Suddenly another thought pulled him up, sending a flush to his sallow temples. He remembered a word he had tossed to the lawyer some six weeks earlier, at the Century Club. “Yes—my play’s as good as taken. I shall be calling on you soon to go over the contract. Those theatrical chaps are so slippery—I won’t trust anybody but you to tie the knot for me!” That, of course, was what Ascham would think he was wanted for. Granice, at the idea, broke into an audible laugh—a queer stage-laugh, like the cackle of a baffled villain in a melodrama. The absurdity, the unnaturalness of the sound abashed him, and he compressed his lips angrily. Would he take to soliloquy next?

He lowered his arms and pulled open the upper drawer of the writing-table. In the right-hand corner lay a thick manuscript, bound in paper folders, and tied with a string beneath which a letter had been slipped. Next to the manuscript was a small revolver. Granice stared a moment at these oddly associated objects; then he took the letter from under the string and slowly began to open it. He had known he should do so from the moment his hand touched the drawer. Whenever his eye fell on that letter some relentless force compelled him to re-read it.

It was dated about four weeks back, under the letter-head of “The Diversity Theatre.”

“MY DEAR MR. GRANICE:

“I have given the matter my best consideration for the last month, and it’s no use—the play won’t do. I have talked it over with Miss Melrose—and you know there isn’t a gamer artist on our stage—and I regret to tell you she feels just as I do about it. It isn’t the poetry that scares her—or me either. We both want to do all we can to help along the poetic drama—we believe the public’s ready for it, and we’re willing to take a big financial risk in order to be the first to give them what they want. BUT WE DON’T BELIEVE THEY COULD BE MADE TO WANT THIS. The fact is, there isn’t enough drama in your play to the allowance of poetry—the thing drags all through. You’ve got a big idea, but it’s not out of swaddling clothes.

“If this was your first play I’d say: TRY AGAIN. But it has been just the same with all the others you’ve shown me. And you remember the result of ‘The Lee Shore,’ where you carried all the expenses of production yourself, and we couldn’t fill the theatre for a week.
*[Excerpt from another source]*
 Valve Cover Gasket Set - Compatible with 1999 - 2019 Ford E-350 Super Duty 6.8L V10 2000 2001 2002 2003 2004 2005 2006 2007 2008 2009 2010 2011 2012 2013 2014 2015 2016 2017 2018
Yet ‘The Lee Shore’ was a modern problem play—much easier to swing than blank verse. It isn’t as if you hadn’t tried all kinds—”
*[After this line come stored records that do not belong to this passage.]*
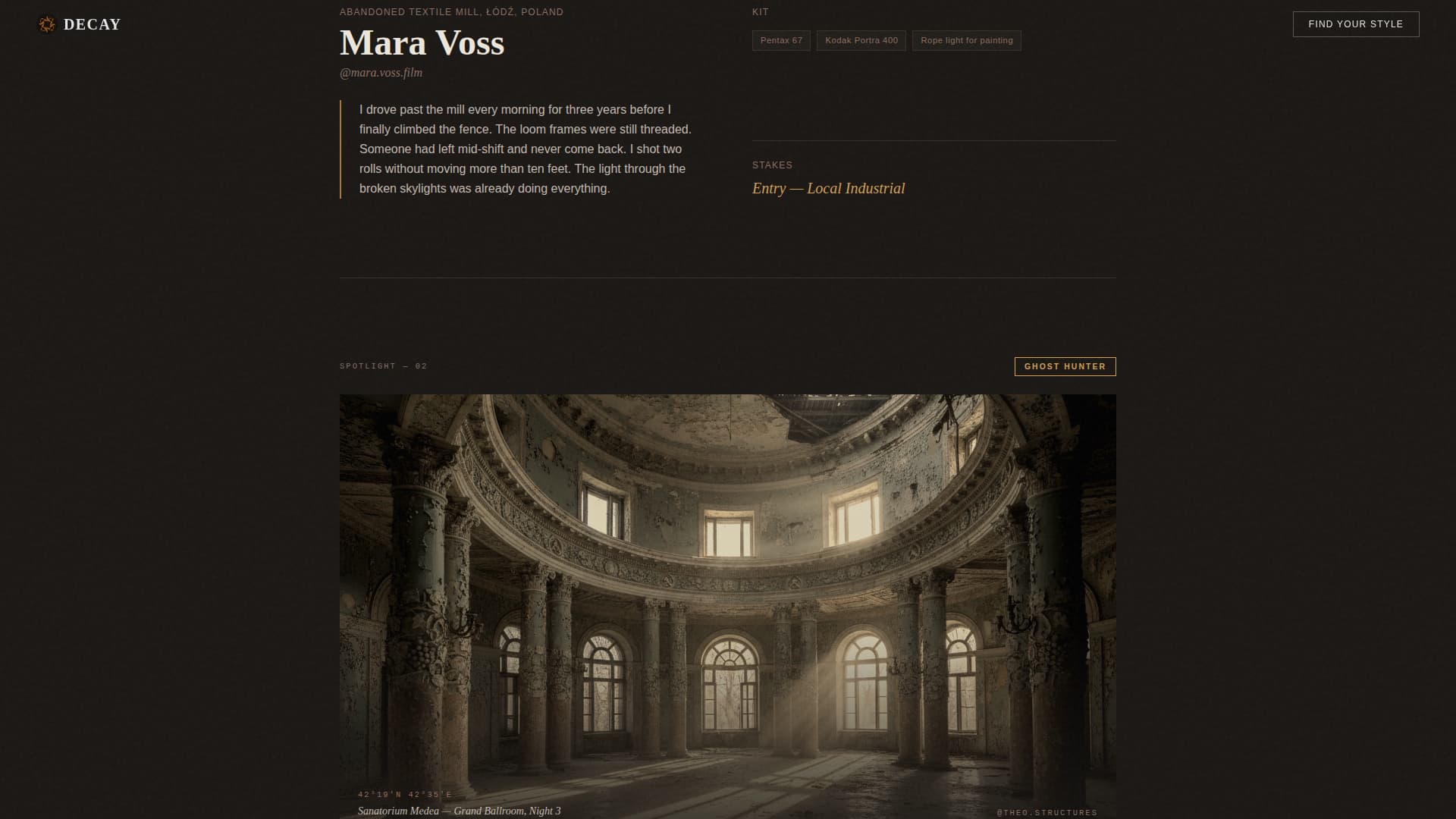 Photography Blog Advanced Professional Website Template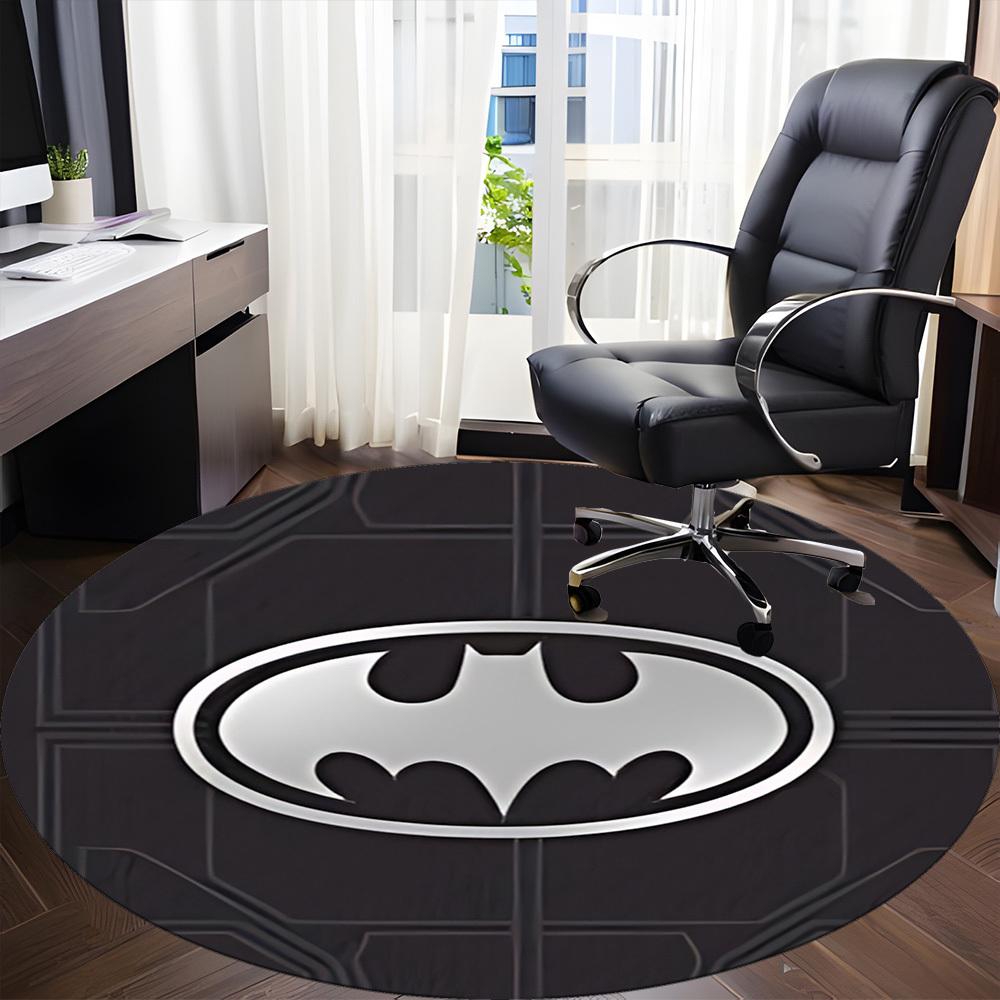 1pc Batman Office Round Area Rug, Under Office Chairs Bedroom Living Room Home Decor, Room Deco, Available In Various Sizes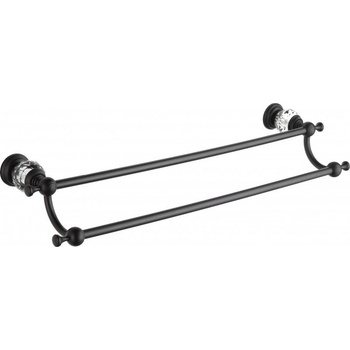 Mexen Estela двойна закачалка за кърпи, черна - 7011525-70 (7011525-70)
Granice folded the letter and put it carefully back into the envelope. Why on earth was he re-reading it, when he knew every phrase in it by heart, when for a month past he had seen it, night after night, stand out in letters of flame against the darkness of his sleepless lids?
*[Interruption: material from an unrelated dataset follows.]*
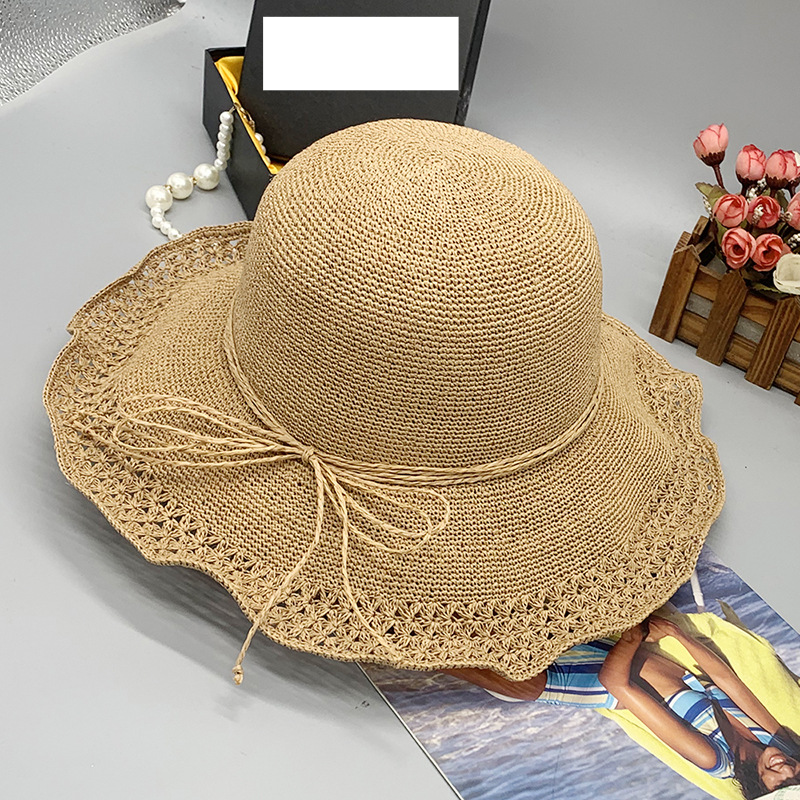 Recommended pure handmade filament crochet hat, high-end monofilament hat, women's summer seaside beach foldable straw hat_voghion.com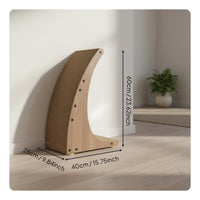 L-Shaped Cat Scratcher Wear-Resistant Vertical Cat Scratching Pad Low-Shedding Pet Supplies for Cats, Kittens, Indoor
“IT HAS BEEN JUST THE SAME WITH ALL THE OTHERS YOU’VE SHOWN ME.”

That was the way they dismissed ten years of passionate unremitting work!

“YOU REMEMBER THE RESULT OF ‘THE LEE SHORE.’”

Good God—as if he were likely to forget it! He re-lived it all now in a drowning flash: the persistent rejection of the play, his sudden resolve to put it on at his own cost, to spend ten thousand dollars of his inheritance on testing his chance of success—the fever of preparation, the dry-mouthed agony of the “first night,” the flat fall, the stupid press, his secret rush to Europe to escape the condolence of his friends!

“IT ISN’T AS IF YOU HADN’T TRIED ALL KINDS.”

No—he had tried all kinds: comedy, tragedy, prose and verse, the light curtain-raiser, the short sharp drama, the bourgeois-realistic and the lyrical-romantic—finally deciding that he would no longer “prostitute his talent” to win popularity, but would impose on the public his own theory of art in the form of five acts of blank verse. Yes, he had offered them everything—and always with the same result.